- _What to do_: Can you repeat the listing word for word, beginning at the line that contains "Does the scene" and stopping after the line that contains "Is point (453, 315)", with both of those lines included?

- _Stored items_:

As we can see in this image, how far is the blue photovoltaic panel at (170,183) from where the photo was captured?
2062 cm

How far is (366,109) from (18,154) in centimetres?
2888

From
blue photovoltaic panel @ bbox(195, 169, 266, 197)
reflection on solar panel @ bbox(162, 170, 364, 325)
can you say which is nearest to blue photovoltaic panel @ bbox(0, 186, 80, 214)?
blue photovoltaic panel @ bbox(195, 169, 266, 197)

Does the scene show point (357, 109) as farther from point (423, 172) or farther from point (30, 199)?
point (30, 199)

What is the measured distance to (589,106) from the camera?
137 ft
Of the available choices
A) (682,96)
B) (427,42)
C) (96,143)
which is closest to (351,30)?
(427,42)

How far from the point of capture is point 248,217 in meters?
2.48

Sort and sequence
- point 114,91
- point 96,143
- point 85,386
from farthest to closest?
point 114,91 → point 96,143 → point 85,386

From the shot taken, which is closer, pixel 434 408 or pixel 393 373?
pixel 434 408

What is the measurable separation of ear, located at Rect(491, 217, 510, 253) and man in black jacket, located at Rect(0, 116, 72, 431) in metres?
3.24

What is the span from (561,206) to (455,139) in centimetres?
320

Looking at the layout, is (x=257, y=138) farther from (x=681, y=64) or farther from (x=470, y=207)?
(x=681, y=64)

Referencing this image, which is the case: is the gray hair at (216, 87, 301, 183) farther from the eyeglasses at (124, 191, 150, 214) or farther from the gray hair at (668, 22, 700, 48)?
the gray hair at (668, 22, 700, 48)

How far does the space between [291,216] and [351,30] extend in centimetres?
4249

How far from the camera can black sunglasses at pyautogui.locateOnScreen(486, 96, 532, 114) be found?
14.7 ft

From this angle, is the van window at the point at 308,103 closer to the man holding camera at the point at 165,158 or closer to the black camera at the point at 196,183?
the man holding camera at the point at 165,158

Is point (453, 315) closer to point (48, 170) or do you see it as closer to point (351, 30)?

--

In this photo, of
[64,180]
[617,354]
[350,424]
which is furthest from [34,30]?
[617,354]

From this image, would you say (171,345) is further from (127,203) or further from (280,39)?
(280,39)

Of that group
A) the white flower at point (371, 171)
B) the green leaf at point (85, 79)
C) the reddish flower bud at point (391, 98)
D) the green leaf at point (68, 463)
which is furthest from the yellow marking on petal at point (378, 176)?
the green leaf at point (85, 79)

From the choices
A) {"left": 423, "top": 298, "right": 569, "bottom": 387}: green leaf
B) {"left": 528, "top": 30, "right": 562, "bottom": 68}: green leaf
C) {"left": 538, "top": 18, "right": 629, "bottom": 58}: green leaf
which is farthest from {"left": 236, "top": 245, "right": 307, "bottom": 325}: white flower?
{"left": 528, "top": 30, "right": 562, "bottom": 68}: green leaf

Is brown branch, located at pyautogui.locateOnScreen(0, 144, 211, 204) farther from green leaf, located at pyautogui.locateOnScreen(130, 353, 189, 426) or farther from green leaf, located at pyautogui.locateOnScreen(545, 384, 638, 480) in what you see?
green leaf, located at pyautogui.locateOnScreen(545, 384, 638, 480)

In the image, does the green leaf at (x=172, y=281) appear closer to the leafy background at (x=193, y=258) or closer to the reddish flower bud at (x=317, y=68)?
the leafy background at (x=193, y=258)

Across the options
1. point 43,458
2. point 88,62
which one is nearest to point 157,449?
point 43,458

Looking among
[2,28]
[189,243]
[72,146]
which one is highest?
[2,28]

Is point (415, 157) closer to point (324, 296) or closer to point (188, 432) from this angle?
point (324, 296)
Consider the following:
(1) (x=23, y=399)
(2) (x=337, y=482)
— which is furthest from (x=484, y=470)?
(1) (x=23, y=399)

- _Written response_:
Does the scene show point (357, 109) as farther from point (423, 172) or farther from point (30, 199)?
point (30, 199)

What is the measured distance to (589,106) from the camera?
137 ft
Of the available choices
A) (682,96)
B) (427,42)
C) (96,143)
which is closest to (351,30)?
(427,42)

How far from the point of capture is point 248,217 in meters?
2.48

Sort and sequence
- point 114,91
- point 96,143
- point 85,386
from farthest to closest?
point 114,91 → point 96,143 → point 85,386

From the shot taken, which is closer, pixel 434 408 or pixel 393 373?
pixel 434 408

What is the measurable separation of ear, located at Rect(491, 217, 510, 253) and man in black jacket, located at Rect(0, 116, 72, 431) in metres?
3.24

What is the span from (561,206) to (455,139) in centimetres?
320

Looking at the layout, is (x=257, y=138) farther from (x=681, y=64) or farther from (x=470, y=207)?
(x=681, y=64)

Referencing this image, which is the case: is the gray hair at (216, 87, 301, 183) farther from the eyeglasses at (124, 191, 150, 214) or farther from the gray hair at (668, 22, 700, 48)?
the gray hair at (668, 22, 700, 48)

How far does the space between [291,216] and [351,30] extend in centimetres?
4249

How far from the camera can black sunglasses at pyautogui.locateOnScreen(486, 96, 532, 114) be found?
14.7 ft

From this angle, is the van window at the point at 308,103 closer to the man holding camera at the point at 165,158 or closer to the black camera at the point at 196,183?
the man holding camera at the point at 165,158

Is point (453, 315) closer to point (48, 170) or do you see it as closer to point (351, 30)?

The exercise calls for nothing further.